▸ **What to do**:
Retype all of the data. Every line must match exactly.

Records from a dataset
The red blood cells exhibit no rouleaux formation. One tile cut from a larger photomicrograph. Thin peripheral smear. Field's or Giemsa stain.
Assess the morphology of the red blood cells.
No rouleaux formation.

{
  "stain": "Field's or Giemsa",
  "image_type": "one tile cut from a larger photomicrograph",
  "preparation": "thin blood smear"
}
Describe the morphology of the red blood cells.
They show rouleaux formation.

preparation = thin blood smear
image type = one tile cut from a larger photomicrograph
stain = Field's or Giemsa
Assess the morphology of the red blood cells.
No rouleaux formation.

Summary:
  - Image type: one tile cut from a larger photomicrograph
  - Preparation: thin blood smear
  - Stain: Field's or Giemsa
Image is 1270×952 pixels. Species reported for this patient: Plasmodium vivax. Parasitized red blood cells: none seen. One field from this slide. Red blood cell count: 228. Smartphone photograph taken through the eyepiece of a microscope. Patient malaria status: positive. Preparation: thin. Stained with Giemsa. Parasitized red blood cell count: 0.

▸ **Solution below**:
The red blood cells exhibit no rouleaux formation. One tile cut from a larger photomicrograph. Thin peripheral smear. Field's or Giemsa stain.
Assess the morphology of the red blood cells.
No rouleaux formation.

{
  "stain": "Field's or Giemsa",
  "image_type": "one tile cut from a larger photomicrograph",
  "preparation": "thin blood smear"
}
Describe the morphology of the red blood cells.
They show rouleaux formation.

preparation = thin blood smear
image type = one tile cut from a larger photomicrograph
stain = Field's or Giemsa
Assess the morphology of the red blood cells.
No rouleaux formation.

Summary:
  - Image type: one tile cut from a larger photomicrograph
  - Preparation: thin blood smear
  - Stain: Field's or Giemsa
Image is 1270×952 pixels. Species reported for this patient: Plasmodium vivax. Parasitized red blood cells: none seen. One field from this slide. Red blood cell count: 228. Smartphone photograph taken through the eyepiece of a microscope. Patient malaria status: positive. Preparation: thin. Stained with Giemsa. Parasitized red blood cell count: 0.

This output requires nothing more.